Tarihi Kurşunlu Caminin etrafındaki basık tavanlı dükkânlarında yün ve pamuk atan hallaçların tokmak, kınnap sesleriyle demirciler, bakırcılar ve tenekeciler arastasında ardı arkası kesilmeyen örs ve çekiç sesleri de duyulmuyordu.
Çarşıdaki ayakkabıcılar, semerciler, saraçlar, halıcılar, Kumaşçılar, peştamalcılar, terziler, zücaciyeciler, leblebiciler, susamlı helva, pekmez, tahin helva, akide şekeri ve höşmerim satan tatlıcılar tek tük ayakta kalmıştı.
Kuzu kapama, oğlak dolması, darplı çiğer dolması başta olmak üzere bütün yemeklerini kömürde güveçte pişiren aşçılar, susam böreği, su böreği, sekerli pide, tırnaklı pide, kakırdaklı pide ve kabak pidesiyle ünlü pidecilerle ekmeklerini taş fırında odun ateşiyle pişiren fırıncıların da sayısı azalmıştı.

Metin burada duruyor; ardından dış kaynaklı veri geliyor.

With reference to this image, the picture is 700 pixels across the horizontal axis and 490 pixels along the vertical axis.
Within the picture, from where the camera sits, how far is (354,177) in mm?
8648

Yüzlerce yıllık tarihi dokusu ve örf ve adetleri giderek yok olan bu güzelim kentte şimdi adım başı büyük marketler, ticarethaneler, yazıhaneler, emlak büroları, lüks restoranlar, pastaneler, kafeler, birahaneler, erkek ve kadın kuaförleri, geniş bilardo salonları, gençlerin ve çocukların eksik olmadığı internet kafeler sıralanıp gidiyordu.
Çocukluğumun o kentindeki insanlar gitmişti de onların yerine başka başka insanlar gelmişti sanki… Herkes birbirine yabancılaşmış, tanışıklıkların, dostlukların, arkadaşlıkların yerini, büyük kentlerdeki gibi içine kapanık, kapı dip komşunu bile tanımayan bireyselleşmiş yaşamlar almıştı…
Kimse kimsenin umurunda değildi. Çarşıdaki gezinirken yabancı olduğumu bildikleri halde, kimd? Nerden gelmişt? Diye kimse dönüp bakmıyorlardı bile.